Iowa Gov. Kim Reynolds and President Donald Trump listen as Pennsylvania Gov. Tom Wolf speaks during a meeting with governors on "workforce freedom and mobility" in the Cabinet Room of the White House, Thursday, June 13, 2019, in Washington. (AP Photo/Evan Vucci)
Iowa Gov. Kim Reynolds and President Donald Trump listen as Pennsylvania Gov. Tom Wolf speaks during a meeting with governors on "workforce freedom and mobility" in the Cabinet Room of the White House, Thursday, June 13, 2019, in Washington. (AP Photo/Evan Vucci)

WASHINGTON (AP) — President Donald Trump shifted gears Friday on election interference, saying “of course” he would go to the FBI or the attorney general if a foreign power offered him dirt about an opponent.

Trump’s new stance was a walk back — to a degree — after he set off a Washington firestorm earlier in the week by asserting he would not necessarily contact law enforcement if offered damaging material from an overseas source.

But in his latest comments, the president still said he would look at the proffered information to see whether it was “incorrect.”

“Of course, you have to look at it,” Trump said during a birthday appearance on “Fox and Friends.” He added: “But of course, you give it to the FBI or report it to the attorney general or somebody like that. You couldn’t have that happen with our country, and everybody understands that.”

That was a step back from his comments to ABC days earlier.

“OK, let’s put yourself in a position: You’re a congressman, somebody comes up and says, ‘Hey I have information on your opponent.’ Do you call the FBI? You don’t,” Trump said in an interview that aired Wednesday. “I’ll tell you what. I’ve seen a lot of things over my life. I don’t think in my whole life I’ve ever called the FBI.”

His assertion that he would be open to accepting a foreign power’s help in his 2020 campaign alarmed Democrats, who condemned it as a call for further election interference while Republicans struggled to defend his comments.

Asked by ABC News what he would do if Russia or another country offered him dirt on his election opponent, Trump said: “I think I’d want to hear it.” He added that he’d have no obligation to call the FBI. “There’s nothing wrong with listening.”

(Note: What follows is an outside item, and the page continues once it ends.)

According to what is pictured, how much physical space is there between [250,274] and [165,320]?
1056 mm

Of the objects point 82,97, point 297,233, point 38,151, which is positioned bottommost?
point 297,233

Special counsel Robert Mueller painstakingly documented Russian efforts to boost Trump’s campaign and undermine that of his Democratic rival, Hillary Clinton.

In a segment released Friday from the president’s interview earlier this week, Trump told ABC that “it doesn’t matter” what former White House counsel Don McGahn told investigators and that McGahn may have been confused when he told prosecutors he had been instructed to seek Mueller’s removal.

McGahn was a crucial witness for Mueller, spending hours with investigators and offering detailed statements about episodes central to the special counsel’s investigation into possible obstruction of justice. McGahn described how Trump directed him to press the Justice Department for Mueller to be fired by insisting that he raise what the president perceived as the special counsel’s conflicts of interest.

Trump denied that account, saying, “The story on that very simply, No. 1, I was never going to fire Mueller. I never suggested firing Mueller.”

Asked why McGahn would have lied, Trump said, “Because he wanted to make himself look like a good lawyer. Or he believed it because I would constantly tell anybody that would listen — including you, including the media — that Robert Mueller was conflicted. Robert Mueller had a total conflict of interest.”